Radiant Child is now “Dudley,” the barn name given to him by Bickley.

“Dudley is the angel in the film “The Bishop's Wife,” which was my mother's favorite Christmas movie, and Dudley was played by Cary Grant,” Bickley explained. “He's handsome and funny, just like the horse, and charming and everyone liked him. It is the perfect name for him.”

It seems that Dudley has quite the personality. He loves donuts and gets glazed donuts from Dunkin' Donuts every day but Sunday. On Sundays, he feasts on donuts from Krispy Kreme. He's smart and friendly and likes people and other horses. Bickley says he's a dream to own.

“Dudley” loves his donuts | Courtesy Jean Bickley

“Everyone who had him said he was just the kindest, sweetest, smartest horse,” she said. “He's very unique because he's probably the most chill Thoroughbred you will ever see. He is beautiful and he comes from a really good family, so, because of that, he gets a lot of attention. He loves all horses. My other horses are quirky, but he doesn't have any quirks. He's just friendly and fun. He's a good ambassador because he's not at all like what some people think of when they think of the Thoroughbred. He has a laid-back personality and is kind. People have misconceived ideas that these horses come off the track and they are all crazy. He is a very good ambassador for Thoroughbreds and how versatile they are and the variety of things they can do if people just take the time to transition them into new careers.”

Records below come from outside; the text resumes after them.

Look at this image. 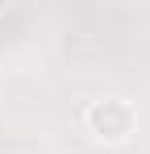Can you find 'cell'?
Wrapping results in <instances>:
<instances>
[{
  "mask_svg": "<svg viewBox=\"0 0 150 154\" xmlns=\"http://www.w3.org/2000/svg\"><path fill=\"white\" fill-rule=\"evenodd\" d=\"M83 125H88V133L96 142L121 146V142H129V133L138 125V112H133V104L125 96H100V100H92L83 108Z\"/></svg>",
  "mask_w": 150,
  "mask_h": 154,
  "instance_id": "1",
  "label": "cell"
}]
</instances>
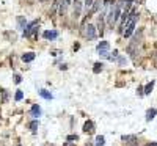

Radiant Child is a rookie when it comes to his new career, but he's showing promise. Bickley said she will only enter a few shows a year, ones like the T.I.P. Championships, where Radiant Child won the In-Hand Class for 2-year-old to 5-year-old geldings and colts  out of 20 horses and was third in the Championship In-Hand Class.

The Thoroughbred Incentive Program was launched by The Jockey Club in 2012 as a way to encourage people to adopt off-track Thoroughbreds. More than 58,850 eligible Thoroughbreds have taken part and there have been more than 6,500 horse shows and events that have included T.I.P. classes or awards. Any horse that has been registered with The Jockey Club  or a foreign Thoroughbred stud book recognized by The Jockey Club is eligible to take part. The 2021 T.I.P. Championships included $60,500 in prize money.

Radiant Child also competed in the New Vocations All-Thoroughbred Charity Horse Show in September.

Bickley would like to see Dudley excel in the show ring, but it's more important to her that he have a good home and a good life. So far, so good.

“He loves this,” she said. “He eats donuts and he hangs out with dogs. He's as happy as a clam.”